* Objective *
Could you write out the entries below word for word, starting with the line that contains "From among the items" and continuing through the last line of the entries? Leave out the pictures.

* Records *
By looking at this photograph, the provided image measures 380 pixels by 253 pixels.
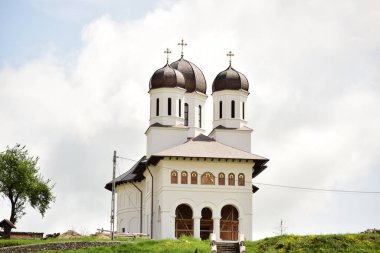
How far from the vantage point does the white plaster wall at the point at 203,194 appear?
2675 inches

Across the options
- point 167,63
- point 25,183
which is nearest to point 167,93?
point 167,63

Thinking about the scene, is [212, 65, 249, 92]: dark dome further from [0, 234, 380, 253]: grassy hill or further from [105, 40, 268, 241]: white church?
[0, 234, 380, 253]: grassy hill

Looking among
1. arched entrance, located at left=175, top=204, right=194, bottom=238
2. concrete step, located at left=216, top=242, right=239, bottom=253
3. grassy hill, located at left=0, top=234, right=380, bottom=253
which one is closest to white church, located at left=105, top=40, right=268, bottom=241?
arched entrance, located at left=175, top=204, right=194, bottom=238

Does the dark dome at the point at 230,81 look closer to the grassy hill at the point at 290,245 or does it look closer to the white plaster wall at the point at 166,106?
the white plaster wall at the point at 166,106

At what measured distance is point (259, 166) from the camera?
71.4 meters

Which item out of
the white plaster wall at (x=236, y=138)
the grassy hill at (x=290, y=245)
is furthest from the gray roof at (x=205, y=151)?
the grassy hill at (x=290, y=245)

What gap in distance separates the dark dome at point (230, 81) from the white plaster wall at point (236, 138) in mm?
3319

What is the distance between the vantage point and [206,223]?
69.2 m

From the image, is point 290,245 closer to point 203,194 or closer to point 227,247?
point 227,247

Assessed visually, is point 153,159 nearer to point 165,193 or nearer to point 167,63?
point 165,193

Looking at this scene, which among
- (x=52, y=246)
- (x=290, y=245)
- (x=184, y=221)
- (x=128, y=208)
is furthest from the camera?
(x=128, y=208)

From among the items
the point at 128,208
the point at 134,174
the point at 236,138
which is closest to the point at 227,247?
the point at 236,138

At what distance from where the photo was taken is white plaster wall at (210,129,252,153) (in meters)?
74.8

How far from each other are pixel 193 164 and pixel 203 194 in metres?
2.14
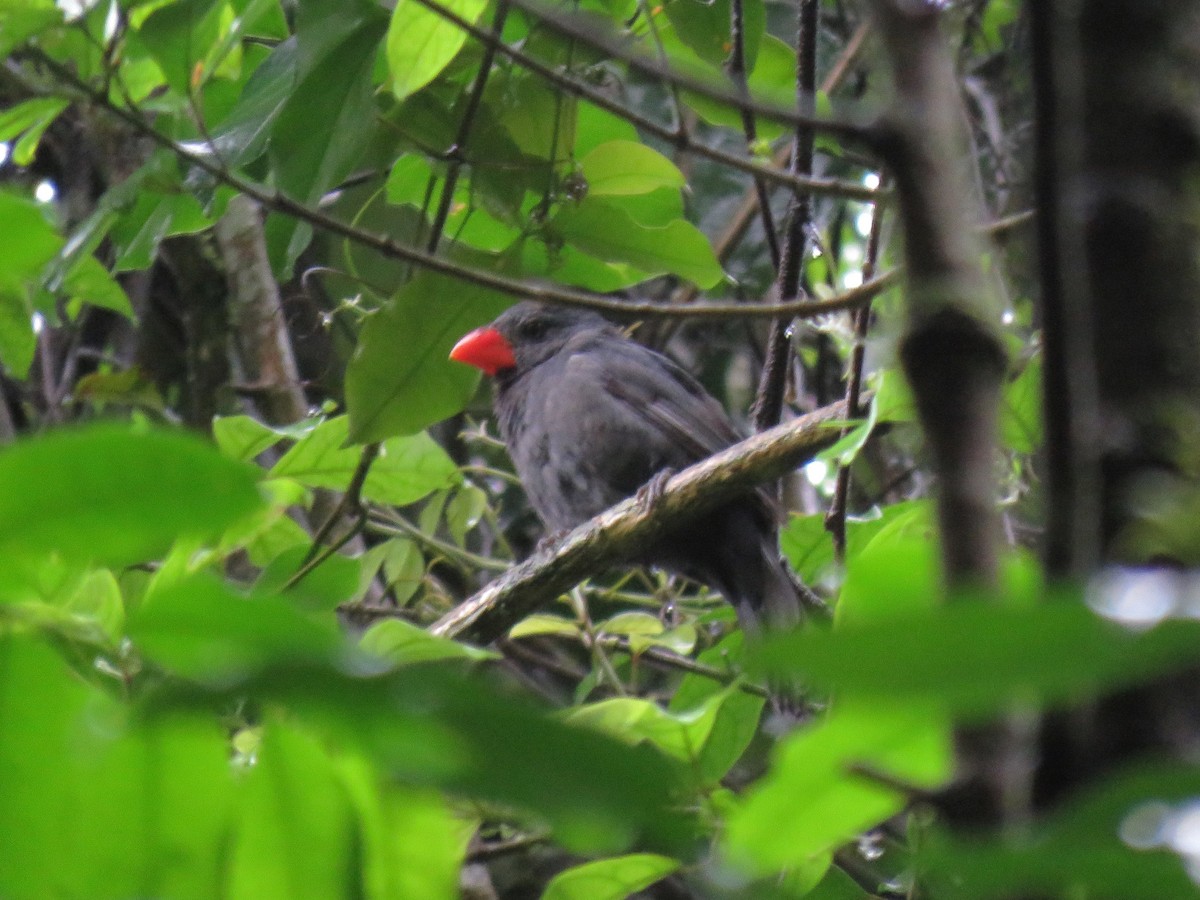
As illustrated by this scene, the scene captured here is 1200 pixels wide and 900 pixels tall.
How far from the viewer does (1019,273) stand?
3623mm

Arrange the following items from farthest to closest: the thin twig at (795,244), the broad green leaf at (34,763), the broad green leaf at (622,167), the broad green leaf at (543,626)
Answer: the broad green leaf at (543,626), the thin twig at (795,244), the broad green leaf at (622,167), the broad green leaf at (34,763)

* Answer for the task *
From among the items
the point at 128,208
the point at 134,174
the point at 236,138
which is closest to the point at 227,247?
the point at 236,138

At what distance from where the photo was taken is white plaster wall at (210,129,252,153) (in meters)?
74.8

How far from each other are pixel 193 164 and pixel 203 194 in metres?
2.14
As illustrated by this scene, the scene captured here is 1200 pixels wide and 900 pixels tall.
How far from the viewer does (1019,273) stand?
3623mm

Arrange the following items from farthest to closest: the thin twig at (795,244), the broad green leaf at (34,763), the broad green leaf at (622,167), the broad green leaf at (543,626)
Answer: the broad green leaf at (543,626), the thin twig at (795,244), the broad green leaf at (622,167), the broad green leaf at (34,763)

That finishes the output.